======== Excerpted passage ========

Danish architecture in Denmark and around the world

Danish architecture traces its roots to Viking military encampments — and through periods of Roman, Gothic, Renaissance and Baroque style. In the 21st century, Danish architecture has become popular all over the world.

More than a thousand years ago, in the Viking age, military encampments were built in Denmark, most likely by king Harald Bluetooth. These constructions, which are known through excavations, are remarkable for their circular ramparts.

As Christianity came to Denmark, so did churches — first wooden churches and later stone churches. The stone churches, which heralded the Roman period, included both large cathedrals and small village churches.

Around 1160, new building materialbrick, was introduced to Denmark. This was used for Roskilde Cathedral, a three-aisled cathedral from the transition period between Roman and Gothic style.

Roskilde Cathedral is Denmark’s most significant church building, both architecturally and as a historic monument. With its many royal chapels, the cathedral reflects the changing European architectural history over 800 years.

In the late 16th century, during the Renaissance period, Kronborg Castle was constructed at Denmark’s east coast  a splendid four-wing castle with towers and spires in Dutch Renaissance style.

About a hundred years later, The Church of Our Saviour was built in Copenhagen. This Baroque church is recognisable for its twisted spire with an external staircase.

Modernist Danish architecture

The Danish “functionalism” style of the 1930s was the first local version of modernism. Many functionalist buildings are still in use today, including a large number of apartment buildings. 

One architect who worked in both the functionalist style as well as the later international style was Arne Jacobsen, known around the world as a furniture designer for his Swan and Egg chairs. His best-known buildings include Aarhus City Hall and the SAS Radisson Hotel in Copenhagen, for which he also designed furnishings. 


Ironically, the most famous example of Danish architecture is not in Denmark - it is Danish architect Jørn Utzon’s Sydney Opera House in Sydney, Australia. Jørn Utzon's last work was Utzon Center at the harbour in downtown Aalborg. The Center displays architecture, art, and design by Jørn Utzon and his son, Kim Utzon. 


Did you know

Roskilde Cathedral, built in the early Gothic style, is one of the Denmark's seven UNESCO World Heritage sites. So is Kronborg Castle in Helsingor, best known as “Elsinore” in William Shakespeare’s play Hamlet. 

Contemporary Danish architecture

Danish contemporary architecture prioritises natural light, sustainable energy systems, and a comfortable environment for the people using the building, either for working or living.

======== Data ========

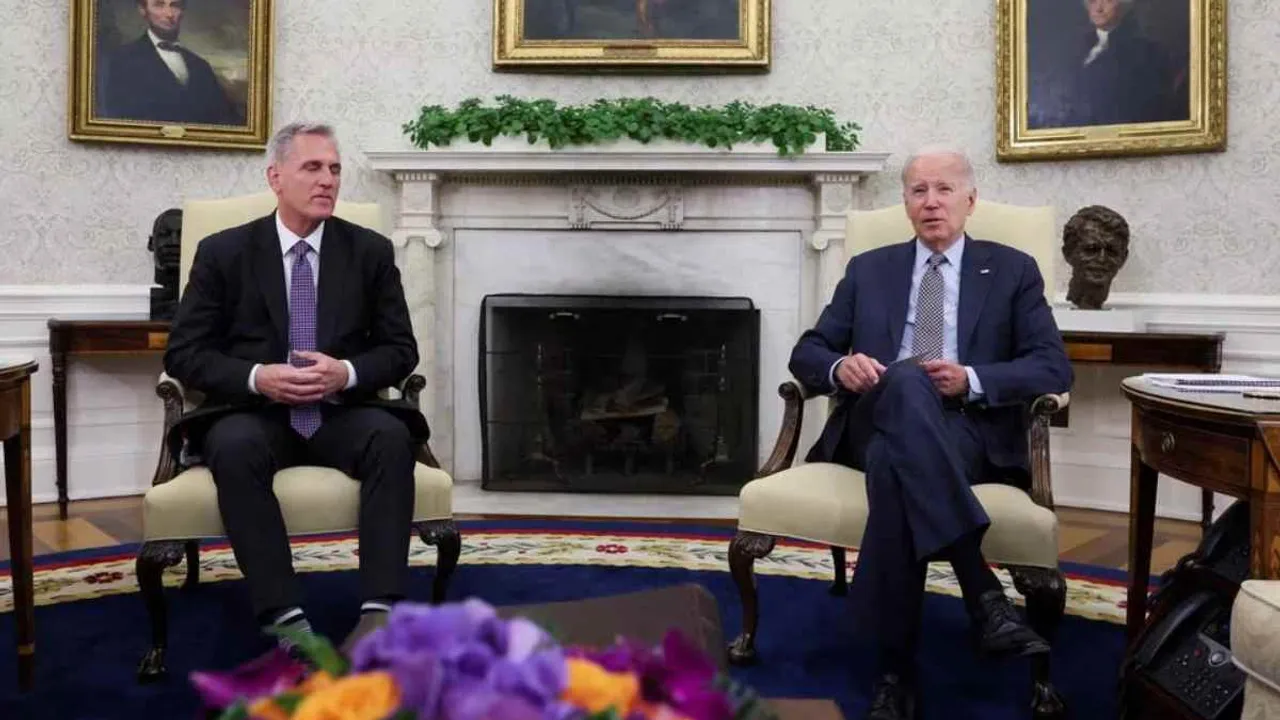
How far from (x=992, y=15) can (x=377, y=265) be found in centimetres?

========

● Problems and tasks
**1.** Decide whether each statement agrees with the passage on Danish architecture: (a) Arne Jacobsen designed furnishings for the SAS Radisson Hotel in Copenhagen; (b) Kronborg Castle was built in Baroque style; (c) the Utzon Center stands at the harbor in Sydney. Answer yes or no for each, quoting the words of the passage that decide it.
**2.** Carry on the passage on Danish architecture from its final sentence.

● Outputs for the tasks
**1.**
(a) Yes: "the SAS Radisson Hotel in Copenhagen, for which he also designed furnishings"
(b) No: "a splendid four-wing castle with towers and spires in Dutch Renaissance style"
(c) No: "Utzon Center at the harbour in downtown Aalborg"

**2.**
In the twenty-first century Danish architecture has become popular all over the world, lead by Bjarke Ingels of BIG . 

Ingels’ approach is holistic. His buildings are great places to be for the people using them and rely on sustainable energy. Ingels has won many awards. In 2016, Time Magazine named Bjarke Ingels one of the 100 Most Influential People in the World.


Henning Larsen Architects – known for its “wave” building in Vejle, Denmark – has recently completed projects in Hong Kong and Iceland and is working on a project to develop the Belfast waterfront.  


3XN recently completed the new Royal Arena just south of Copenhagen and is building a residential complex in Toronto and a multi-tenant office in Berlin.  

Some Danish visual artists, such as Bjørn Nørgaard and Olafur Eliasson, have also begun to branch out into architecture. Nørgaard’s Bispebjerg Bakke is an example of traditional building materials - like copper, wood, and tile - used in a contemporary apartment complex.

Eliasson’s Fjordenhus at Vejle harbour is a small and unique building for private client.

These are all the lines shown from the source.